Will the same percentage hold for graduates from other years and in other states? I don’t know; we often have to deal with limited data and isolated points of reference in making real-world plans. I explain in the paper why I think Ohio offers a useful perspective, and why I think the annual number of new bar-required jobs will remain stable in coming years. I’ll write more about both of those issues here soon.

The Good News

The good news for both law schools and prospective students is that my estimate is higher than the BLS’s historic projections. I estimate that, four and a half years after graduation, about 29,250 members of the Class of 2010 are practicing law. Some of the jobs are dubious solo practices; some undoubtedly are part-time, temporary, and/or low paid. Some of them are jobs that a graduate secured only after failing and re-taking the bar exam. Prospective students need to take those factors into account, not simply consider whether they’ll be able to find a job practicing law.

When all is said and done, though, graduates are finding more “lawyering” jobs than BLS once predicted–although not as many as BLS predicts through a proposed revision to its forecasting method. I’ll comment on the latter in another post.

The other piece of good news is that, if my calculations are correct, and if law school attrition rates remain constant, then about 84.5% of the current 1L class will find lawyering jobs within a few years after graduation. That level of job placement may be sufficiently attractive to maintain enrollment at current rates.

The Bad News

I couched that last sentence carefully: “to maintain enrollment at current rates.” Better placement in lawyering jobs will reassure prospective law students, but I doubt it will draw them back to law school in droves. Law schools, meanwhile, will need to worry about bar passage rates as they enroll students with lower credentials. Declining bar passage rates will discourage potential applicants both directly and indirectly, as they depress the percentage of graduates working in jobs that require bar passage.

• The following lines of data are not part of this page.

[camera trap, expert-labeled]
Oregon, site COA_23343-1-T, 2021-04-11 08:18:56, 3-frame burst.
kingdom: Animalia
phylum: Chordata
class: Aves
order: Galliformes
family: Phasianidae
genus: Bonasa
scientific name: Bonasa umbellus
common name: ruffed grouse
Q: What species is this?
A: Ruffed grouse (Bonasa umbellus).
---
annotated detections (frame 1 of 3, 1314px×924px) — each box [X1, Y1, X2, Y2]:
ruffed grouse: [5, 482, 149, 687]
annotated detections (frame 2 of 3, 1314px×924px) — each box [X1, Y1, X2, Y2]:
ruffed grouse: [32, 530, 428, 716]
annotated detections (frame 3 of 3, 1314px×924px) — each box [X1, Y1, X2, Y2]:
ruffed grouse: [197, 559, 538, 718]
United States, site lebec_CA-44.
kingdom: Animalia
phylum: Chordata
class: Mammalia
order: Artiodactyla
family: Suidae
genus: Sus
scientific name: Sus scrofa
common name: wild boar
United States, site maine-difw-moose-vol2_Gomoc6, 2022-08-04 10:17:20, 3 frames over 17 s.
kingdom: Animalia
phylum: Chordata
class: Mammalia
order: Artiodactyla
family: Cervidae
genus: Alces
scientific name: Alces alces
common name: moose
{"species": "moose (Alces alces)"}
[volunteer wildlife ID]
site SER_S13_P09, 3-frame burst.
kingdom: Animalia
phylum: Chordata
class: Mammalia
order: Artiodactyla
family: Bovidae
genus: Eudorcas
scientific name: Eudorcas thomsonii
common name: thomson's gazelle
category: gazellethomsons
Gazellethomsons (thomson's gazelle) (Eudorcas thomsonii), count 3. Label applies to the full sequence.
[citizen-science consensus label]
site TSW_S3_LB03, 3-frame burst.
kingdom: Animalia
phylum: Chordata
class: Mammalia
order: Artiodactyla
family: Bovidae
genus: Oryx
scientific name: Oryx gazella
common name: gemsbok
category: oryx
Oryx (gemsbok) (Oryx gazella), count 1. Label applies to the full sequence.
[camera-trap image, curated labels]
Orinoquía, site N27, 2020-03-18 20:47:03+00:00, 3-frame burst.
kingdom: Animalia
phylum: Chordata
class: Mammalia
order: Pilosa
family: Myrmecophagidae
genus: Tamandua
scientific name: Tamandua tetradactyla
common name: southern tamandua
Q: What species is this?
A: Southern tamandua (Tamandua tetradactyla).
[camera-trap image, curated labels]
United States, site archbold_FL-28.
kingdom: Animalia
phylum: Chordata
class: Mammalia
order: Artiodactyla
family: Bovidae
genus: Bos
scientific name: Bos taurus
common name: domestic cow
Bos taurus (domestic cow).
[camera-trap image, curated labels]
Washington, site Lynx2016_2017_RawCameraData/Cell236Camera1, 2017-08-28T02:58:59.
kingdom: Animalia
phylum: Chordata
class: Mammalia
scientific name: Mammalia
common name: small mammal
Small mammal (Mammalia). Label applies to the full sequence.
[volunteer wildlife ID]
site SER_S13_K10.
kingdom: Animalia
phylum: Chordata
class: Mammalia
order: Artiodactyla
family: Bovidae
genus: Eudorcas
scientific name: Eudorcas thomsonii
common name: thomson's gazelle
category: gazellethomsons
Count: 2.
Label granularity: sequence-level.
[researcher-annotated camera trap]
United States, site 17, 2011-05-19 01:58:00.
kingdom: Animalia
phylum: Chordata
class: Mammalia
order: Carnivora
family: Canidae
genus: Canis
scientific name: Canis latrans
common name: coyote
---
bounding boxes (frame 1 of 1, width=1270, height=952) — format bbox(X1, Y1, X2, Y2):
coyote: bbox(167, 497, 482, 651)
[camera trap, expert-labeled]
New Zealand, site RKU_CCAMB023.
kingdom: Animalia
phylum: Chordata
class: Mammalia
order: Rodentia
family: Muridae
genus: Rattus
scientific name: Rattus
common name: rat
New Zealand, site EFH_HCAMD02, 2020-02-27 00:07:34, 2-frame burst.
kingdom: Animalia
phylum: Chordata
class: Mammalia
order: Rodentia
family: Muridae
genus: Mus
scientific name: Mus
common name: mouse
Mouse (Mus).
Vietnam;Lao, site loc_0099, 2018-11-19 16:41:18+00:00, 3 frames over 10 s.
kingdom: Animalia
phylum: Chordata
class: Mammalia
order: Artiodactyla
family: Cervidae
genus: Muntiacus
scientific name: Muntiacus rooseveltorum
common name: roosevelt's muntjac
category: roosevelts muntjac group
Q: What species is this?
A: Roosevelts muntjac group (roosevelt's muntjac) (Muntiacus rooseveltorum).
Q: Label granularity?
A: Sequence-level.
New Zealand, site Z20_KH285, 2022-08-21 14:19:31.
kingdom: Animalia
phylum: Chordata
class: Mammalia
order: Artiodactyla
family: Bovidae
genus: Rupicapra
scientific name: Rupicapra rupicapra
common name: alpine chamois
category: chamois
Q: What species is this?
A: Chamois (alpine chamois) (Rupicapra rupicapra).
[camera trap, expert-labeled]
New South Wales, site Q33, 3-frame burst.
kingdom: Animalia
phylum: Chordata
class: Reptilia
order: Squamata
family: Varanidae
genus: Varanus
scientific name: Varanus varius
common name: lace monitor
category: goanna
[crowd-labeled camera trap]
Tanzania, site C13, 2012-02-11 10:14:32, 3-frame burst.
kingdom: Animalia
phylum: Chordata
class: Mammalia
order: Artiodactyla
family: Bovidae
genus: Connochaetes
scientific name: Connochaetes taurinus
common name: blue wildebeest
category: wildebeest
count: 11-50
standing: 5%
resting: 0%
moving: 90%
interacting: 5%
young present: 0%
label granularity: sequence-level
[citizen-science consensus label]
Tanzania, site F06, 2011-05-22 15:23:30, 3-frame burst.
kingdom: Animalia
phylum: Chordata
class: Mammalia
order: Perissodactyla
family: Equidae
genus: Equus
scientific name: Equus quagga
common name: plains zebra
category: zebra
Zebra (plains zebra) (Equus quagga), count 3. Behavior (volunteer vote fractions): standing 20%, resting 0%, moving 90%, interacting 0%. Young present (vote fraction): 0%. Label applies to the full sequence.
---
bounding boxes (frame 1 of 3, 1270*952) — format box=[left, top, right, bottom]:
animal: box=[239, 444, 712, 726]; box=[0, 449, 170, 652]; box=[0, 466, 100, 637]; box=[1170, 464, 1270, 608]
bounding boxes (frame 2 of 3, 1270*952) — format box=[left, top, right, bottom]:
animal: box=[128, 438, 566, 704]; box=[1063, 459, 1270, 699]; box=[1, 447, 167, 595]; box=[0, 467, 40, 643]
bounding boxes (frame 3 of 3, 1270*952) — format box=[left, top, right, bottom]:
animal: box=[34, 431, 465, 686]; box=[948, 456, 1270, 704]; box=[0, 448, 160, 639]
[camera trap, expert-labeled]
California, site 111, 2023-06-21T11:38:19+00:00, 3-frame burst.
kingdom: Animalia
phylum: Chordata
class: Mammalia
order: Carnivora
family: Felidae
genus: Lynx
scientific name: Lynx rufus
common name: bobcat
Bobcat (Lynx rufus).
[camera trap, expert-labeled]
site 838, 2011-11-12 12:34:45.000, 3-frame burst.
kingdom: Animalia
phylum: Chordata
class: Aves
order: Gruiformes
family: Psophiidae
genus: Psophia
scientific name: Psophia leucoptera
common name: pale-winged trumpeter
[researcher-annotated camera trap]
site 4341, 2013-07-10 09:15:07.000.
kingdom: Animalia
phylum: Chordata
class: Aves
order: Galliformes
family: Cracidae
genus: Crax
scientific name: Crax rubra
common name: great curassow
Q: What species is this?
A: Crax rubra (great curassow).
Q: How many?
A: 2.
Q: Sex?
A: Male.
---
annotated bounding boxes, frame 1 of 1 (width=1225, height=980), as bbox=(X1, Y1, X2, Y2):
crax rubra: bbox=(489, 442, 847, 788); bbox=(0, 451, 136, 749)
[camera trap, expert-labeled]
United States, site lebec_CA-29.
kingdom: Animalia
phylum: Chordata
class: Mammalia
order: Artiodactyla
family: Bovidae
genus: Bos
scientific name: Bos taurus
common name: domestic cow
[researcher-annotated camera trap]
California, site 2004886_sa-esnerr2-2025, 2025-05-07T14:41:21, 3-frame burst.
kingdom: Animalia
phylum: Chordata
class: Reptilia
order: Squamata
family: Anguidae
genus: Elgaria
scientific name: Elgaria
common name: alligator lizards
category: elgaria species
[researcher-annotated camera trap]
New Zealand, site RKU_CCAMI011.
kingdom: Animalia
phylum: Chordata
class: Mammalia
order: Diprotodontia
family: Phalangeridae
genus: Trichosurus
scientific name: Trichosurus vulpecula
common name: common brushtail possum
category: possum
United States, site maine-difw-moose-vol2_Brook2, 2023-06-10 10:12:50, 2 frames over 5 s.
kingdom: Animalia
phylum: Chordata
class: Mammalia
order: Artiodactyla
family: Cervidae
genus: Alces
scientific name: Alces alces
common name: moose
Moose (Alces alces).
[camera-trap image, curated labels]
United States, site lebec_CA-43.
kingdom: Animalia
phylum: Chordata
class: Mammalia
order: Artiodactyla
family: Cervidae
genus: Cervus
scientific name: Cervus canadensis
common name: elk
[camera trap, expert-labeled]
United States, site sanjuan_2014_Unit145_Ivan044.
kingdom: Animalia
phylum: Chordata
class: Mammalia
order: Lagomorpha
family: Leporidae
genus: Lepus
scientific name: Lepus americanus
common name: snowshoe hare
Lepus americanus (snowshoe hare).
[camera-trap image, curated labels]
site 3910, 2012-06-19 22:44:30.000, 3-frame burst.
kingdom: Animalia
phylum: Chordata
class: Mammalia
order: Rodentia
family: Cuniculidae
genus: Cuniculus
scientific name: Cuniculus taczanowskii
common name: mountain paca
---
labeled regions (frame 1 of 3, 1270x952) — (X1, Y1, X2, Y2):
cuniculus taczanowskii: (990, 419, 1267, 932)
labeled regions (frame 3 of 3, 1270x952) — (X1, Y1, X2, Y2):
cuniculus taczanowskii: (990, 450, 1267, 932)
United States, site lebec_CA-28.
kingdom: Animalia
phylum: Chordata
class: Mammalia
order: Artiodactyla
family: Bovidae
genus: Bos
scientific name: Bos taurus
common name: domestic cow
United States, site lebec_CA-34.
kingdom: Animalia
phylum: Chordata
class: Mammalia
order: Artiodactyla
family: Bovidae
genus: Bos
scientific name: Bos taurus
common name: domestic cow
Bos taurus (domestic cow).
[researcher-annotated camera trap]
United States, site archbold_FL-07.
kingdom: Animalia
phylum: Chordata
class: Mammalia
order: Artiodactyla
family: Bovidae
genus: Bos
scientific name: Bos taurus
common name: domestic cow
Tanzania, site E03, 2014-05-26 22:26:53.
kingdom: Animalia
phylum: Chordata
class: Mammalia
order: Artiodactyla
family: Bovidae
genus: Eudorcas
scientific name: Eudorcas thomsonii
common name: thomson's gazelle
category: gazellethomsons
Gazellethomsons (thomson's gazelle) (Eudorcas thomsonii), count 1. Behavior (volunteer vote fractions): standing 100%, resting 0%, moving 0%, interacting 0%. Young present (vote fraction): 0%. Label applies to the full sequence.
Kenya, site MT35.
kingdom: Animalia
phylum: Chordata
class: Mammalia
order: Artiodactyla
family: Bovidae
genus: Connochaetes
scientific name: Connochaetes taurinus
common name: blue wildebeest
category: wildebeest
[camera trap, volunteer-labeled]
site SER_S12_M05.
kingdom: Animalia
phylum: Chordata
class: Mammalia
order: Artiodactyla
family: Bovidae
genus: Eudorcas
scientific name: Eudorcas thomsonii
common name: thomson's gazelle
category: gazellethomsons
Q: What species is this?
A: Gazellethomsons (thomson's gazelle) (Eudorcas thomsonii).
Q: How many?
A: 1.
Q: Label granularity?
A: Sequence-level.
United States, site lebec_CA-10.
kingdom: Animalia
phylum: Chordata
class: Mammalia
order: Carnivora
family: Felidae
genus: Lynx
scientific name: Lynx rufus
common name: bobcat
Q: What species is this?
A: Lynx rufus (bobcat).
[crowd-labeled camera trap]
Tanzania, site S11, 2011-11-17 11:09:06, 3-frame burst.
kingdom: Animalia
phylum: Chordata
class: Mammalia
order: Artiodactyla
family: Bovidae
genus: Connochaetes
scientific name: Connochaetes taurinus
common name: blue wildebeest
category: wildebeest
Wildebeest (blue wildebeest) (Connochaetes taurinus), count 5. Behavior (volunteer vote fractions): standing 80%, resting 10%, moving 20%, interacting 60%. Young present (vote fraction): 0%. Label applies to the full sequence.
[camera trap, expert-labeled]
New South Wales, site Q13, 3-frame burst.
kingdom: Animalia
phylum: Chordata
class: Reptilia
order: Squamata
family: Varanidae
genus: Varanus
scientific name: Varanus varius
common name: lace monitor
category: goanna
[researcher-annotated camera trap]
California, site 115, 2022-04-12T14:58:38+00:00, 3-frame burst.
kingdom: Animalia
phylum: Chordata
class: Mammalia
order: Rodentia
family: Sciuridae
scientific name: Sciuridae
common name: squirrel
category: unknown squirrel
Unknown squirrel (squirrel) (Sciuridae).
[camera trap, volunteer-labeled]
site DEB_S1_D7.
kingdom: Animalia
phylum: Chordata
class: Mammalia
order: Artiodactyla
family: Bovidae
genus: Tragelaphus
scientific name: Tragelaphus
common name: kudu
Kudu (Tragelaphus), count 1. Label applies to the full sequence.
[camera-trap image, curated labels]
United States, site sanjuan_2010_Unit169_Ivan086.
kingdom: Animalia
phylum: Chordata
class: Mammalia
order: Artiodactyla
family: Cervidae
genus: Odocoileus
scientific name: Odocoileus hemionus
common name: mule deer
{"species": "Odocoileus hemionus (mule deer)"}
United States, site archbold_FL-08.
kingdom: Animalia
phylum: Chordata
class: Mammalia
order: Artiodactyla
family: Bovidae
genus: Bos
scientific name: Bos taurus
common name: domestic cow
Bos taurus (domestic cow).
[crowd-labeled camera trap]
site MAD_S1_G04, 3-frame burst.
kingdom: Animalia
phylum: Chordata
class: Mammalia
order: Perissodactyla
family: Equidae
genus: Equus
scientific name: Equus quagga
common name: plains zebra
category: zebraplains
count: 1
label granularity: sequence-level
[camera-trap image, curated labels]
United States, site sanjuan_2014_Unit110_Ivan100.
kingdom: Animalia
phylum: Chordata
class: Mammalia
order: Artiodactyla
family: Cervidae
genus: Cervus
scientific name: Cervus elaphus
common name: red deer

Schools will also vary in the percentage of graduates they place in jobs requiring bar admission. Some will place more than 85% in those positions; others will place much less. If I’m right that potential students care about getting jobs that require a law license, enrollment declines will continue at the latter schools.

Summing Up

In making predictions, both here and in my paper, I offer some very specific numbers. I do that to offer a point of reference for debate; I can’t say exactly how many members of the Class of 2017 will find lawyering jobs, or how many students will apply to law school in 2018. I do think, though, that JD students care about their odds of securing a job that requires a law license and that law schools need to account for that preference. To do that, it helps to know as much as we can about operation of the legal market.